И вот если бы вы об этом серьезно подумали, то в вашем внимании все программы улучшения человеческой жизни казались бы просто настолько ничтожными и смешными сравнительно с Евангелием, насколько ночной светлячок ничтожен в сравнении с солнцем. Но думать здесь при серьезном взгляде на дело не приходится, здесь нужно прямо, безо всякого промедления приступить к делу, т. е. подвергнуть Евангелие критерию истины, иначе: решительному, бесповоротному, всестороннему переживанию всего евангельского учения чисто практическим путем. Какой от этого получится результат – сравнить его не только с социализмом, но даже и со всею полнотою всей естественной человеческой жизни – и тогда решительно и смело следует уже предпочесть или социализм Евангелию, или Евангелие социализму. Но я, опираясь на сверхисторический вселенский опыт, а также и личный опыт подвижников Христовых и святых всех стран и веков, вперед беру смелость сказать вам: следуйте за Христом, отвергните ваш социализм и вступайте в ряды зодчих Царства Божия на земле. В этом будет истинное ваше призвание и самая верная цель вашей жизни!

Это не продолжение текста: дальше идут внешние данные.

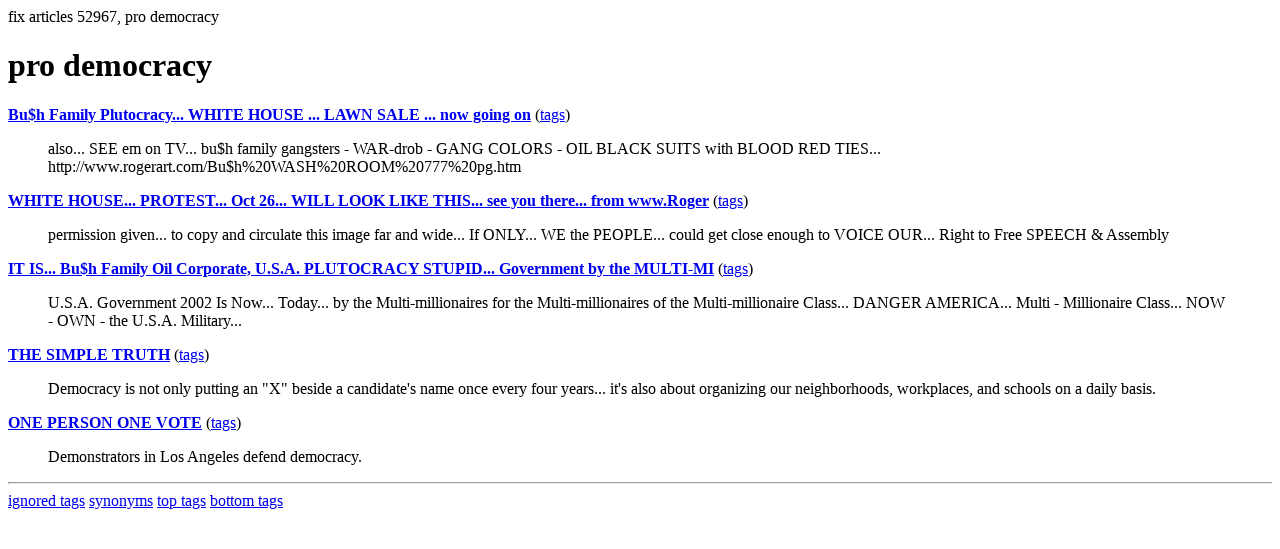

--- FILE ---
content_type: text/html; charset=UTF-8
request_url: https://la.indymedia.org/tags/tags.php?id=52967
body_size: 1187
content:
fix articles 52967, pro democracy<html>
<head>
<title>Los Angeles Indymedia : tag : pro democracy</title>
</head>
<body>
<div id="tagedit" onclick="document.getElementById('frm').style.display='block'">
		<H1>pro democracy</H1>
</div>
<form id="frm" style="display:none" method="POST" action="fixtag.php">
  <input type="hidden" name="id" value="52967" />
  <input type="checkbox" name="ignore" value="ignore">ignore</input><br />
  synonym:<input type="text" name="synonym"><br />
  <input type="submit">
</form>
<p><b><a href='/display.php?id=24107'>Bu$h Family Plutocracy... WHITE HOUSE ... LAWN SALE ... now going on</a></b></a> (<a  href='index.php?id=24107'>tags</a>)<blockquote>also... SEE em on TV... bu$h family gangsters - WAR-drob 

- GANG COLORS - 

OIL BLACK SUITS with BLOOD RED TIES... 

 http://www.rogerart.com/Bu$h%20WASH%20ROOM%20777%20pg.htm</blockquote><p><b><a href='/display.php?id=20512'>WHITE HOUSE... PROTEST... Oct 26... WILL LOOK LIKE THIS... see you there... from www.Roger</a></b></a> (<a  href='index.php?id=20512'>tags</a>)<blockquote>permission given... to copy and circulate this image far and wide...

If ONLY... WE the PEOPLE... could get close enough to VOICE OUR... Right to Free SPEECH & Assembly </blockquote><p><b><a href='/display.php?id=19649'>IT IS... Bu$h Family Oil Corporate, U.S.A. PLUTOCRACY STUPID... Government by the MULTI-MI</a></b></a> (<a  href='index.php?id=19649'>tags</a>)<blockquote>U.S.A. Government 2002 Is Now... Today...
by the Multi-millionaires
for the Multi-millionaires
of the Multi-millionaire
Class...
DANGER AMERICA... Multi - Millionaire Class... NOW - OWN - the U.S.A. Military...</blockquote><p><b><a href='/display.php?id=4569'>THE SIMPLE TRUTH</a></b></a> (<a  href='index.php?id=4569'>tags</a>)<blockquote>Democracy is not only putting an "X" beside a candidate's name once every four years... it's also about organizing our neighborhoods, workplaces, and schools on a daily basis.</blockquote><p><b><a href='/display.php?id=4566'>ONE PERSON ONE VOTE</a></b></a> (<a  href='index.php?id=4566'>tags</a>)<blockquote>Demonstrators in Los Angeles defend democracy.</blockquote><hr>
<a href="ignored.php">ignored tags</a>
<a href="synonym.php">synonyms</a>
<a href="toptags.php">top tags</a>
<a href="worsttags.php">bottom tags</a>

</body>
</html>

После сих слов я сошел с амвона. Арестанты тотчас заявили мне свое желание побеседовать со мною в их зале без присутствия начальника и надзирателей. Я согласился. Ровно в два часа дня я отправился к ним на беседу. Арестанты встретили меня весьма любезно. Началась беседа.

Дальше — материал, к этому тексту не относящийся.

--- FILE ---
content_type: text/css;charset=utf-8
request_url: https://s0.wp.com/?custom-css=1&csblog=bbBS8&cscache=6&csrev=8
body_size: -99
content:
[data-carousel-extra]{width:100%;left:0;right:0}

– Послушайте, проповедник, вот мы слышали вашу краткую речь и целиком записали ее. Нам хочется после вашей речи задать вам несколько вопросов, – сказал убеленный сединами благообразный старец-арестант.

– Слушаю, – ответил я.


Акатуйская тюрьма


Выход ссыльно-каторжных на работы из тюрьмы


Арестант:

– Вы изволили предложить нам Евангелие, как программу жизни и пересмотреть и сравнить ее с социалистическими программами. Я принадлежу к тем христианам-социалистам, которые бы хотели действительно восстановить в нашей общественной жизни только одни принципы евангельской правды.

Услышав это, я горячо поцеловал арестанта-старца.

Другой арестант:

– Я держусь совершенно другого мнения, я – марксист, а поэтому я все отрицаю, кроме одного Маркса.

Я:

– Я знаю таких марксистов, как Струве, Булгаков, Франк, Туган-Барановский и других; все они от Маркса повернули свое лицо к христианству.

Марксист:

– Я убежден, что Маркс победит все.

– Может быть, временно, это да.

– Почему временно?

– Потому что его учение не только не обнимает собою все запросы человеческой природы, но оно, как это ни странно, берет смелость путем насилия даже переделать человека в животное – в этом его погибель.

Третий арестант:

– Мы уже по этому поводу не раз спорили с ним, доказывали ему, что марксизм – утопия и, может быть, самая страшная и опасная. Но он до фанатизма упрям и стоит на своем.

Я:

– Убеждение – бесценно для человека.

Марксист:

– Это верно. Я держусь той истины, что существующий наш государственный строй должен быть совершенно уничтожен. Меня в этом никто не разубедит – это мое убеждение.

– Потому ли, что существующий государственный строй плох, что его нужно заменить лучшим или по другой какой-либо причине?

– В нем нет правды; в нем царят насилие, ложь и обман.

– Точно такие же самые дефекты будут господствовать и в другом государственном строе. Для того, чтобы не было таких дефектов в общественной жизни, для этого нужно сделать нового человека, человека беспорочного, святого, вроде платоновского праведника – и тогда из этих новых людей и создастся другое, новое государство, государство без насилия, без неправды, без лжи и обмана и т. д.